There was no bloody way I was going to get out of this. But, if what Patricia was saying was true, I would get the chance to buttonhole Miala about my residency. I must confess a little unease to calling attention at the highest levels of Government to my continued dodgy status here but, carpe diem and all that.
‘How long will it last?’
‘The ceremony will be at 12.30 and then the reception will go on until whenever,’ Marcia told me.

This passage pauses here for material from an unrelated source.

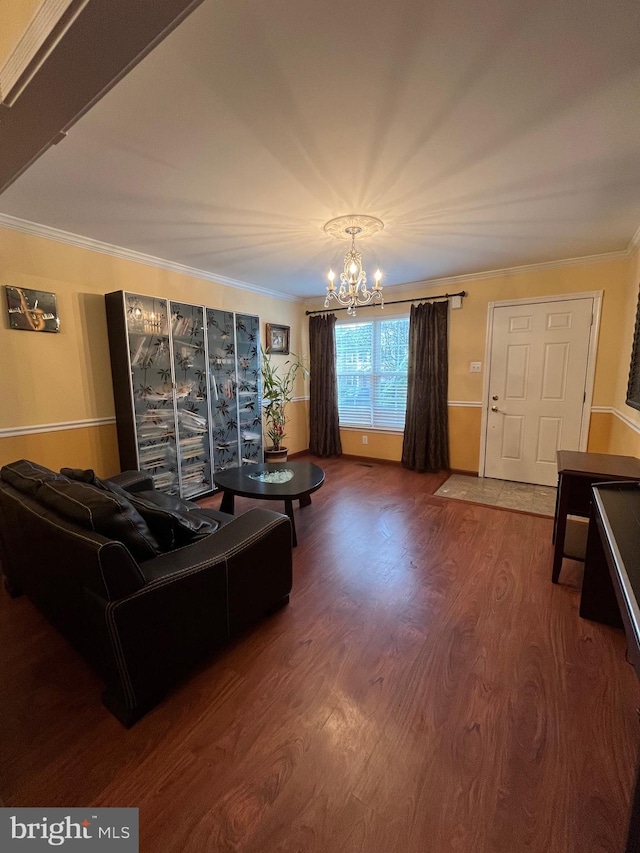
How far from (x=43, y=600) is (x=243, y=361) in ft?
9.10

I groaned inwardly. ‘Until whenever’ is Angolan for ‘until breakfast the following day’.
‘Look,’ I said, ‘it is going to be a long and sweaty day for me in a suit. There is one suit I can still climb into, can’t we have that one dry cleaned and then I can ask Henry if he can put us up for the night meaning we can go there after the ceremony and shower and I can change into Patricia’s suit before going to the reception?’
‘No need to talk to Henry,’ said Marcia, ‘We have a room booked in the hotel where the reception will take place’
‘The Conference Hotel in Talatona!’ I squeaked, ‘I can’t afford that!’ It’s about 700 bucks a night to stay there. Breathing costs extra, by the way.
‘Darling,’ Marcia cooed, ‘Patricia is paying for everything!’
‘Alright, sweetheart, of course I will go’ I said making a mental note to locate the hipflasks of mine missing since the move.
All the time we had been talking, Marcia was clasping what I thought was a small silk clutch bag embellished with a bejewelled clasp bought, presumably, as an accessory to the outfit she was going to wear.
‘Marvellous,’ exclaimed Marcia, ‘here is your invitation,’ she said handing me the clutch bag.
Then Marcia dropped the final bombshell.
‘By the way,’ she added while I was still awed by the invitation, ‘we will be photographed by Cara Magazine.’ Cara (Face) Magazine is the Angolan equivalent of ‘Hello Magazine’. My ex-wife reads that. I am way behind in my alimony payments. I am supposed to be poor, now she reads of me hob-knobbing it with the rich and famous. Then an even more disturbing thought occurred to me. There was every chance I might run into her…
Nunc lento sonitu dicunt, Morieris. VERY loosely translated as: Ask not for whom the Division Bell tolls.
Nunc lento sonitu dicunt, Morieris. VERY loosely translated as: Ask not for whom the Division Bell tolls.